TAREA A REALIZAR>
Reproduce íntegramente, sin alterar una sola palabra, el texto sobre la marcha en Madrid.

TEXTO PARA ANALIZAR>
**********

Ayer sábado, Madrid volvió a ser corazón y garganta. Me sumé, junto a 10.000 compañeros llegados de todos los rincones del país, a una marcha que no era solo protesta, sino afirmación, memoria y esperanza. Desde Cibeles hasta la Puerta del Sol, ese trayecto ya mítico de tantas luchas, los pasos resonaban como tambores antiguos que recordaban que la dignidad no se negocia y que la justicia social, aunque postergada, no se olvida.
Fue emocionante. Y también, en cierta forma, reconfortante. Saber que no estamos solos, que la rabia tiene eco, que la lucha no es la quijotada de unos pocos, sino la voz coral de muchos. Compañeros de ayer y de siempre, miradas que reconoces aunque los años hayan cambiado los rostros, abrazos que borran la distancia de los calendarios.
Hubo también espacio para la decepción —siempre la hay— al comprobar cómo hay quienes, por miedo o por rutina, agachan las orejas y tragan con todo. Pero incluso eso sirve de impulso, de motor para seguir. Porque cada paso que damos nosotros, lo damos también por los que aún no se atreven.
Tuve la fortuna de reencontrarme con viejos compañeros de mi etapa laboral en la capital, allá por el 2004, y aunque el tiempo fue breve, como un paréntesis robado a la velocidad de los días, fue suficiente para compartir memoria y convicciones.

**********

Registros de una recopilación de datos
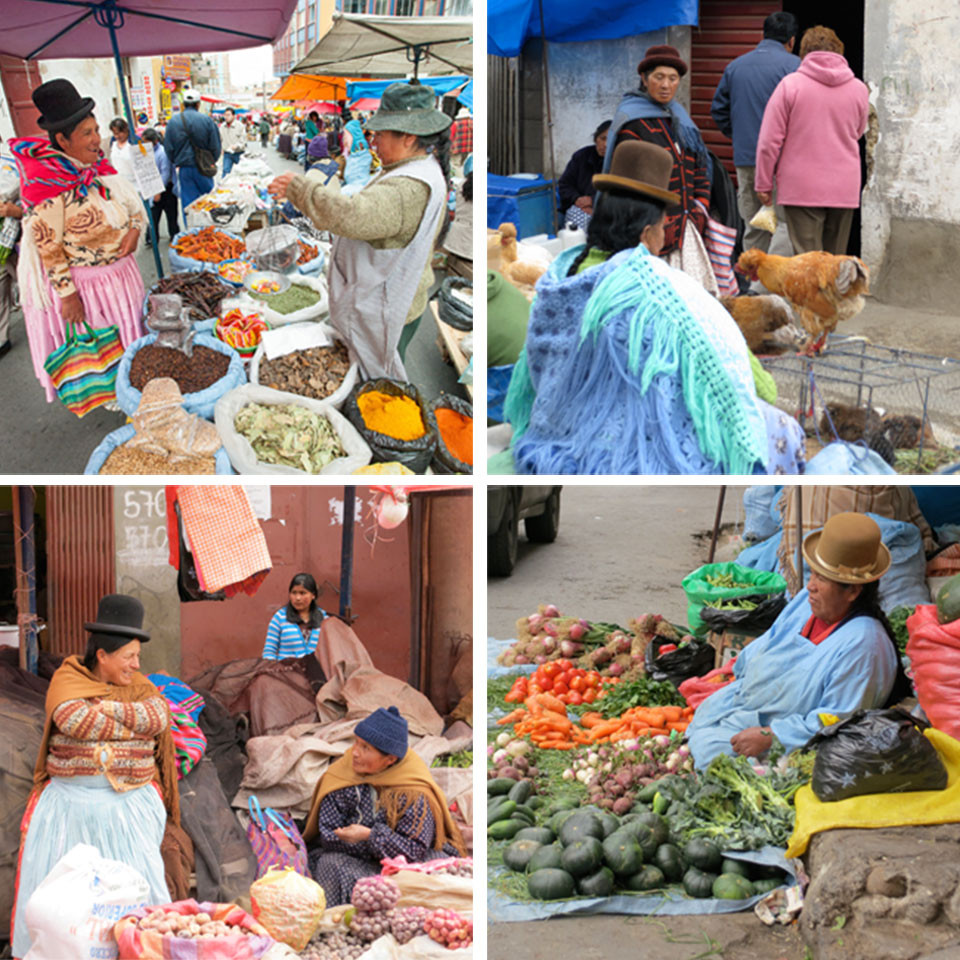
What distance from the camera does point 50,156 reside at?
3.49 m

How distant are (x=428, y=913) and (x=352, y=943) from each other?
10.4 inches

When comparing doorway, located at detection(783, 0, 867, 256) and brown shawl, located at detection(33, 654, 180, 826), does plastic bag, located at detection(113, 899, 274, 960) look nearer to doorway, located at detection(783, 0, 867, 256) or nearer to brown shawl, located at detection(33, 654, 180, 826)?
brown shawl, located at detection(33, 654, 180, 826)

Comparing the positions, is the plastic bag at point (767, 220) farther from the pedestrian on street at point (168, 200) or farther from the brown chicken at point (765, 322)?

**********

SOLUCIÓN PROPUESTA>
Ayer sábado, Madrid volvió a ser corazón y garganta. Me sumé, junto a 10.000 compañeros llegados de todos los rincones del país, a una marcha que no era solo protesta, sino afirmación, memoria y esperanza. Desde Cibeles hasta la Puerta del Sol, ese trayecto ya mítico de tantas luchas, los pasos resonaban como tambores antiguos que recordaban que la dignidad no se negocia y que la justicia social, aunque postergada, no se olvida.
Fue emocionante. Y también, en cierta forma, reconfortante. Saber que no estamos solos, que la rabia tiene eco, que la lucha no es la quijotada de unos pocos, sino la voz coral de muchos. Compañeros de ayer y de siempre, miradas que reconoces aunque los años hayan cambiado los rostros, abrazos que borran la distancia de los calendarios.
Hubo también espacio para la decepción —siempre la hay— al comprobar cómo hay quienes, por miedo o por rutina, agachan las orejas y tragan con todo. Pero incluso eso sirve de impulso, de motor para seguir. Porque cada paso que damos nosotros, lo damos también por los que aún no se atreven.
Tuve la fortuna de reencontrarme con viejos compañeros de mi etapa laboral en la capital, allá por el 2004, y aunque el tiempo fue breve, como un paréntesis robado a la velocidad de los días, fue suficiente para compartir memoria y convicciones.